▶ Available records:
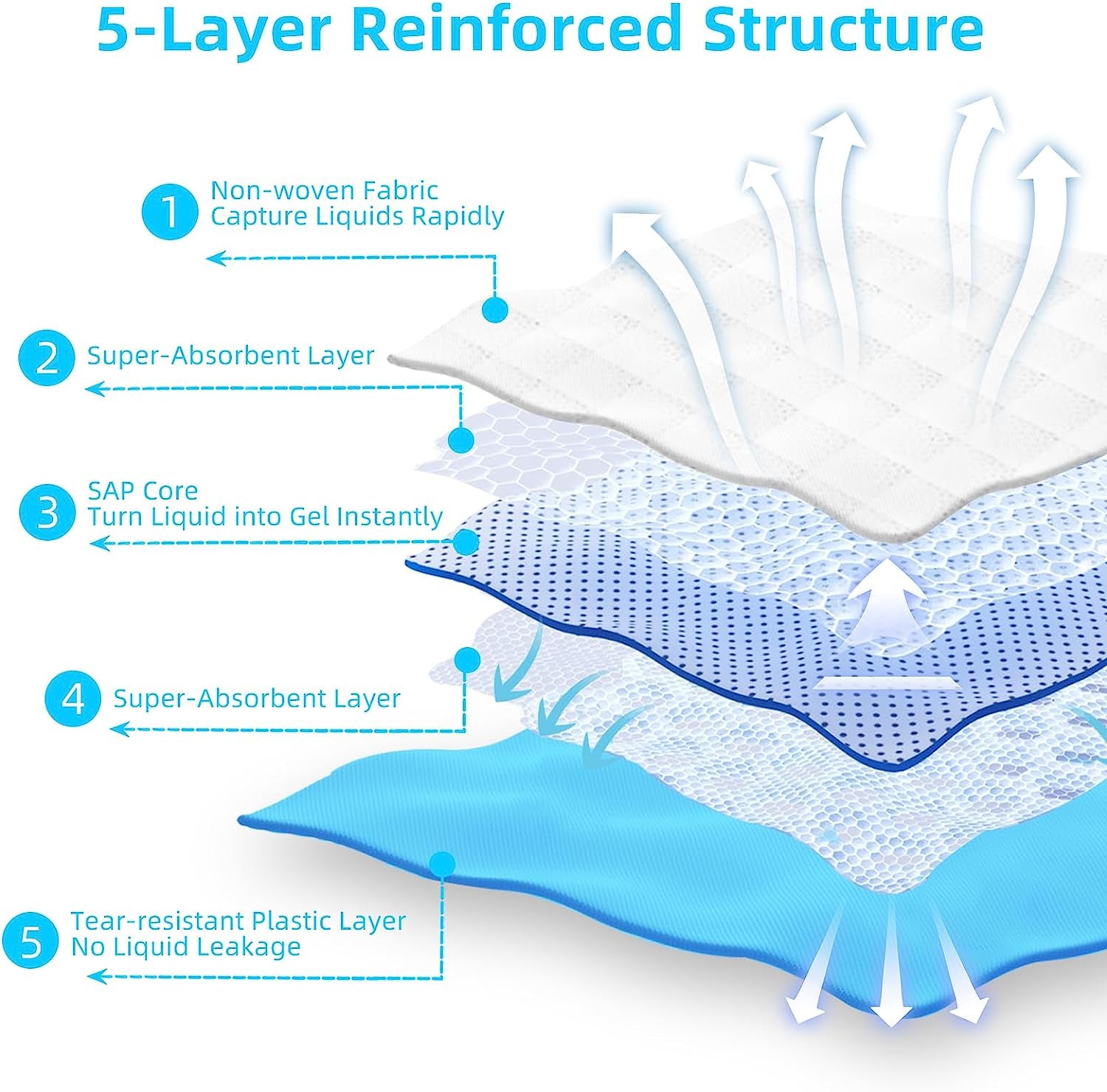 5-Layer Reinforced Structure

1 Non-woven Fabric
Capture Liquids Rapidly

2 Super-Absorbent Layer

3 SAP Core
Turn Liquid into Gel Instantly

4 Super-Absorbent Layer

5 Tear-resistant Plastic Layer
No Liquid Leakage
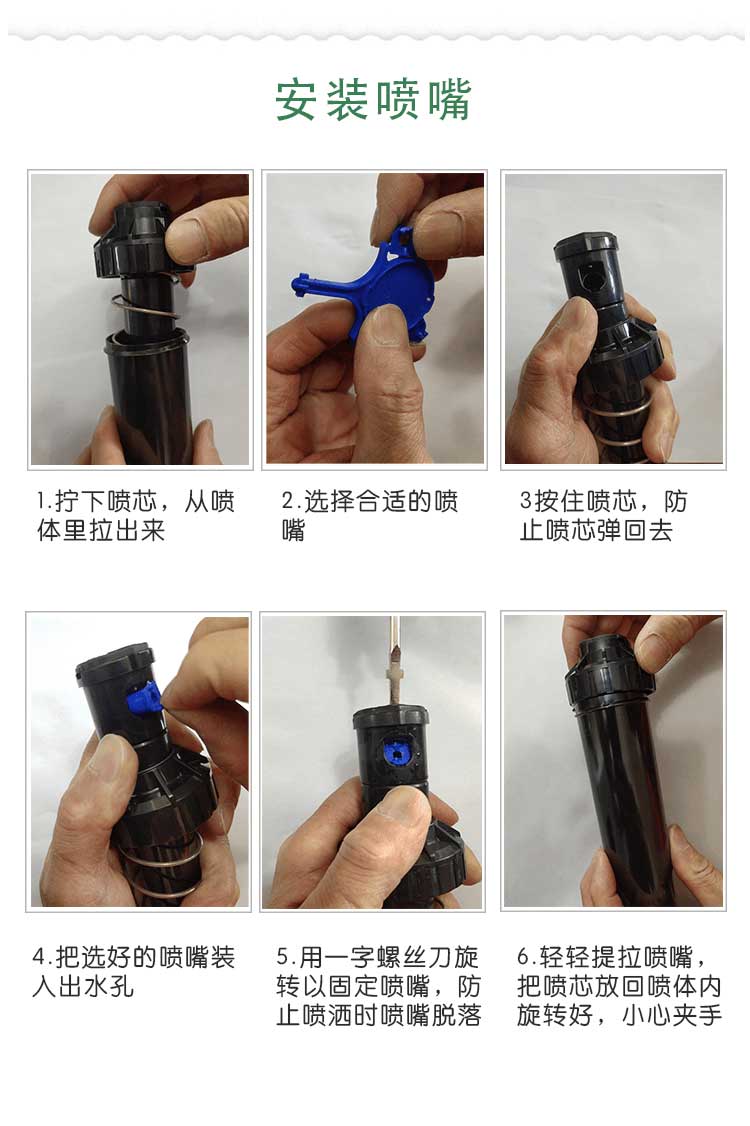 安装喷嘴

1.拧下喷芯，从喷体里拉出来

2.选择合适的喷嘴

3按住喷芯，防止喷芯弹回去

4.把选好的喷嘴装入出水孔

5.用一字螺丝刀旋转以固定喷嘴，防止喷洒时喷嘴脱落

6.轻轻提拉喷嘴，把喷芯放回喷体内旋转好，小心夹手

▶ Requirement: Report each line above containing the string "Absorbent".

▶ Answer for this exercise:
2 Super-Absorbent Layer
4 Super-Absorbent Layer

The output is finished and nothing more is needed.